Diffusion model for protein-protein docking that unifies structure sampling and energy-based decoy ranking, without requiring MSAs and generalizing to unseen targets.
DFMDock is a diffusion-based model for protein-protein docking developed by Lee-Shin Chu, Sudeep Sarma, and Jeffrey Gray at Johns Hopkins University. Predicting how two proteins assemble into a complex requires both generating plausible bound poses and reliably identifying which pose is correct. Most recent diffusion-based docking methods decouple these two problems, sampling structures with one model and ranking candidate decoys with a separate scoring function. DFMDock unifies them in a single framework.
The model jointly learns to sample structures and to rank them by predicting denoising forces alongside a scalar energy value, supervised through physically motivated objectives that combine force matching with contrastive training. Because the energy is learned as part of the same network that generates poses, DFMDock produces an internally consistent ranking signal rather than relying on an external scoring tool. A notable practical property is that it operates without multiple sequence alignments and generalizes to targets not seen during training.
Introduced on bioRxiv in September 2024 and updated in 2025, DFMDock is released with training and inference code and pretrained weights, following a line of generative approaches to macromolecular docking.
DFMDock casts rigid-body docking as a denoising diffusion process over the relative pose of two protein partners.
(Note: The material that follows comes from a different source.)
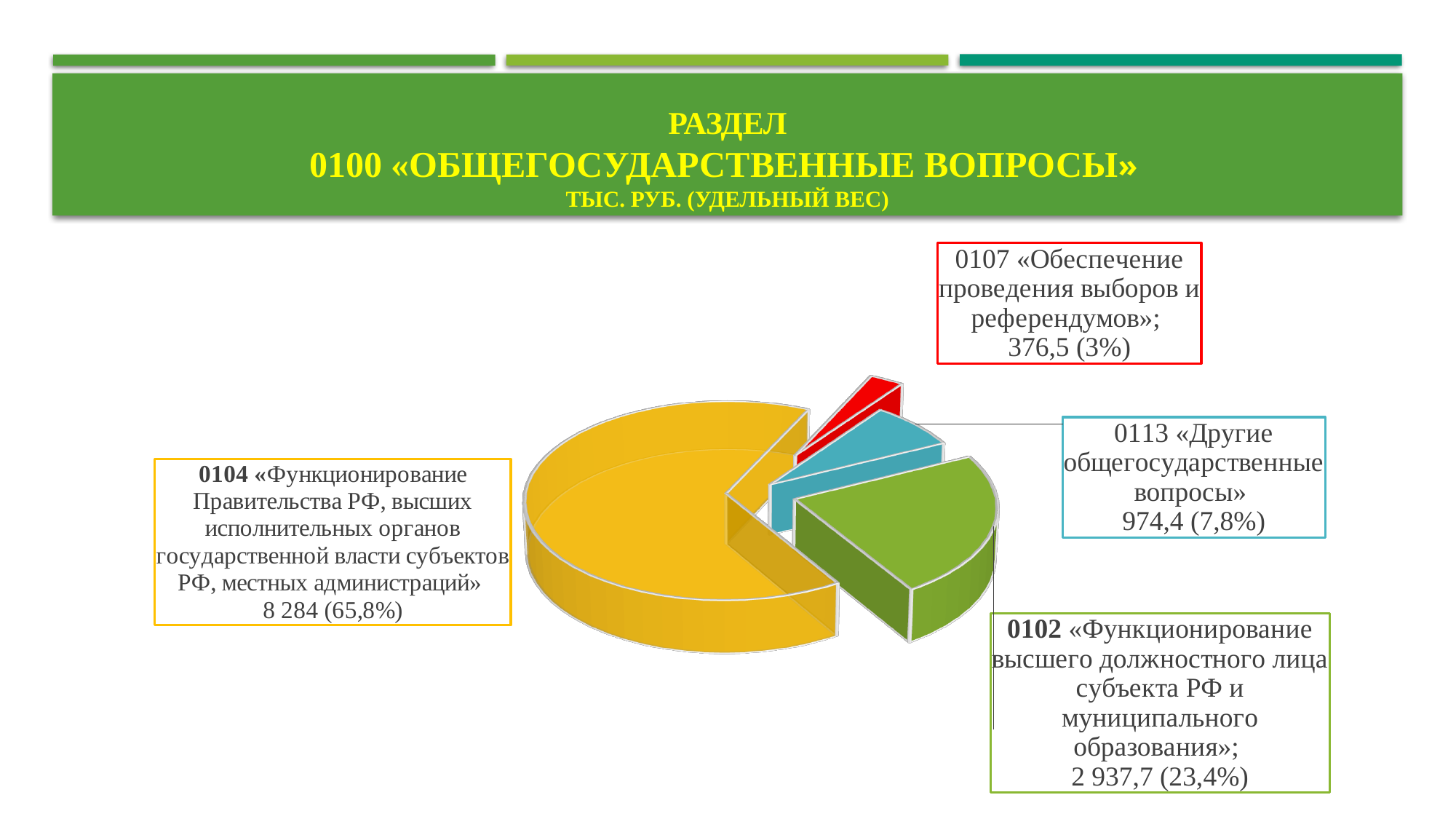
What is the value for subsection 0113 «Другие общегосударственные вопросы»? 974,4 (7,8%) What share of the pie does subsection 0102 represent? 23,4% What is the value for subsection 0107 «Обеспечение проведения выборов и референдумов»? 376,5 (3%) How many slices does the pie chart have? 4 What is the value for subsection 0104 «Функционирование Правительства РФ...»? 8 284 (65,8%) What kind of chart is shown on the slide? Pie chart Which is larger, the value for subsection 0113 or for subsection 0107? 0113 What is the value for subsection 0102 «Функционирование высшего должностного лица...»? 2 937,7 (23,4%) What colour is the slice for subsection 0107 «Обеспечение проведения выборов и референдумов»? Red Which subsection has the smallest share of the pie? 0107 Which subsection has the largest share of the pie? 0104 What is the difference between the values for subsection 0104 and subsection 0102 (in thousand rubles)? 5 346,3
The network is trained to predict the forces that reverse the diffusion corruption and, simultaneously, a scalar energy assigned to each configuration; force matching ties the generative dynamics to the energy landscape, while contrastive training sharpens the energy's ability to rank candidate poses. On Docking Benchmark 5 (DB5), DFMDock reaches a 32.8% Oracle success rate and a 5.3% Top-1 success rate, improving on DiffDock-PP, which reports 16.2% and 4.3% respectively under the same evaluation. The authors further show that the learned energy is a stronger ranking signal than Rosetta energy or confidence scores derived from structure predictors. Code, pretrained weights, and DIPS-based checkpoints are distributed through the Gray Lab GitHub repository under the MIT license; the repository does not include a formal model card.
DFMDock is aimed at structural biologists and computational researchers who need to predict the three-dimensional structure of protein-protein complexes, particularly when deep multiple sequence alignments are unavailable or when candidate poses must be ranked without external energy functions. Because it both samples and scores, it can be used to enumerate plausible binding modes and prioritize them in a single pass, supporting interactome modeling, mechanistic studies of complex formation, and hypothesis generation for interactions lacking experimental structures.
DFMDock illustrates that generative sampling and energy-based ranking need not be separate stages: coupling them through force matching and contrastive supervision yields a learned energy that ranks poses more effectively than established physics-based and confidence-based alternatives. The roughly two-fold improvement in Oracle success rate over DiffDock-PP on DB5 marks meaningful progress for MSA-free diffusion docking. As a preprint benchmarked in silico, its performance on prospective, experimentally validated targets remains to be established, and success rates on DB5 indicate that rigid-body docking of arbitrary complexes remains an open challenge.
Chu, L., et al. (2024) Unified Sampling and Ranking for Protein Docking with DFMDock. bioRxiv.